OPORTO (140), at the mouth of the Douro, 200 m. N. of Lisbon, the chief manufacturing city of Portugal, and second in commercial importance; is the head-quarters of the trade in port wine; the industries include cloth, silk, hat, and porcelain manufacture, tobacco, metal-casting, and tanning; besides wine it exports cattle, fruit, cork, and copper. There are many old churches, schools, a library, and two picture-galleries.
OPPORTUNIST, name given to a politician whose policy it is to take advantage of, or be guided by, circumstances.
OPTIMISM, the doctrine or belief that in the system of things all that happens, the undesirable no less than the desirable, is for the best.
OPUS OPERATUM (i. e. the work wrought), a Latin phrase used to denote the spiritual effect in the performance of a religious rite which accrues from the virtue inherent in it, or by grace imparted to it, irrespectively of the administrator.
ORAN (74), the busiest port in Algeria, is 260 m. W. of Algiers; it has a Roman Catholic cathedral, a mosque, a school, a college, and two castles, and exports esparto grass, iron ore, and cereals.
ORANGE RIVER or GARIEP, chief river of South Africa, rises in the eastern highlands of Basutoland, and flows 100 m. westward to the Atlantic, receiving the Vaal and the Caledon as tributaries, and having Cape Colony on the S. bank and the Orange Free State, Griqualand West, Bechuanaland, and German Namaqualand on the N.; a bar at the mouth and the aridity of its lower course make it unfit for navigation.
ORANGE RIVER COLONY, formerly Orange Free State (380), lying between the Vaal and the Orange Rivers, Griqualand West, and the Drakenberg Mountains; has an area nearly the size of England, with a healthy, temperate climate; undulating plains slope northward and southward, from which rise isolated hills called kopjes.
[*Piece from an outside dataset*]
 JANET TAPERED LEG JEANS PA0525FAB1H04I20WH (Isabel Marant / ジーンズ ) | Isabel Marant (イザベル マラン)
The chief industries are the rearing of sheep, cattle, horses, and ostriches; coal-mining in the N. and diamond-seeking in the SW.; the exports comprise wool, hides, and diamonds. Founded by Dutch Boers from Natal, it was annexed by Britain in 1848, but granted independence in 1854. The capital, Bloemfontein (3), is connected by a railway with Johannesberg and with the Cape. Having made common cause with the South African Republic in the Boer War, it was annexed by Great Britain in 1900. At present (1905) it is under the supreme authority of the Governor of Orange River and the Transvaal Colonies, assisted by a Lieutenant-Governor and an Executive Council.
ORANGEMEN, a name given to an association of Protestants in Ireland instituted to uphold the Protestant succession to the crown, and the Protestant religion as settled at the Revolution of 1688, and which derives this name from William, the Prince of Orange, on whose accession to the throne Protestantism was established; it became dormant for a time after its institution, but it has shown very decided signs of life at political crises when Protestantism seemed in danger, such as often to call for some firm handling.